Comment by jxmorris12
2 years ago
First author here! I thought it was interesting that so many people thought this was obvious after-the-fact. What we're trying to convey is that although inversion turns out to be possible, it's not trivial.
Here are the three levels of inversion model described in the paper:
(1) Training a decoder to invert embeddings gives you some similar text, but only with some overlapping words.
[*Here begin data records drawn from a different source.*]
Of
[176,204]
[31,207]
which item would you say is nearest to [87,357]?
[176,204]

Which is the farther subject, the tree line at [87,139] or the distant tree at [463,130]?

(2) Training an encoder-decoder with the embedding projected up to a 'sequence' for the encoder works better, and gets more words back, but almost never gets the right text back exactly, especially when sequences are long.
(3) Training this fancy architecture as a 'correction' model that recursively corrects and re-embeds text works really well. It turns out that search is necessary for this kind of thing, and can get many texts back exactly.
A fourth option would be to simply scale the inversion model up by 10x or 100x, which would give us predictably better performance. We didn't try this because it's just not that interesting.
Hey man this is going to sound really weird but when I just saw your name, it struck me as super familiar. Like I know I've seen your name on GitHub somewhere. I started going through your public Repos and I figured it out!
The first commit I ever made was on a fork of one of your projects over 5 years ago. I wasn't a software engineer then, I was just some guy learning to code in his free time.
Anyways I just wanted to say thank you. I know it may seem silly. But your code gave me the scaffolding I needed to take some important first steps towards where I am today. I'm now a senior software engineer/team lead!
If you were curious, here's the fork: https://github.com/brendenriggs/GottaSlackEmAll
I've got to say: I don't play any more, but I definitely miss those early day when Pokemon Go first came out. Good times.
Wow, that’s really wild! Yeah, I remember this — 8 years ago Pokémon go came out and I was working on some projects to reverse engineer the API. Now I’m reverse engineering neural networks. Go figure.
These rare encounters are one of the things that make me love the internet.
1 reply →
> A fourth option would be to simply scale the inversion model up by 10x or 100x, which would give us predictably better performance. We didn't try this because it's just not that interesting.
Scaling is always both important and interesting.
To train a larger inversion model, I think we'll just need 16 A100s for a month or two. We can circle back in December, once the bigger model finishes training, to see that we've gotten better reconstruction performance. Fascinating!
Great paper! I have a question on how much this can be attributed to portions of text which GPT has already seen. Like if the same approach was followed on a new sliver of Wikipedia which GPT had not seen would the results be the same?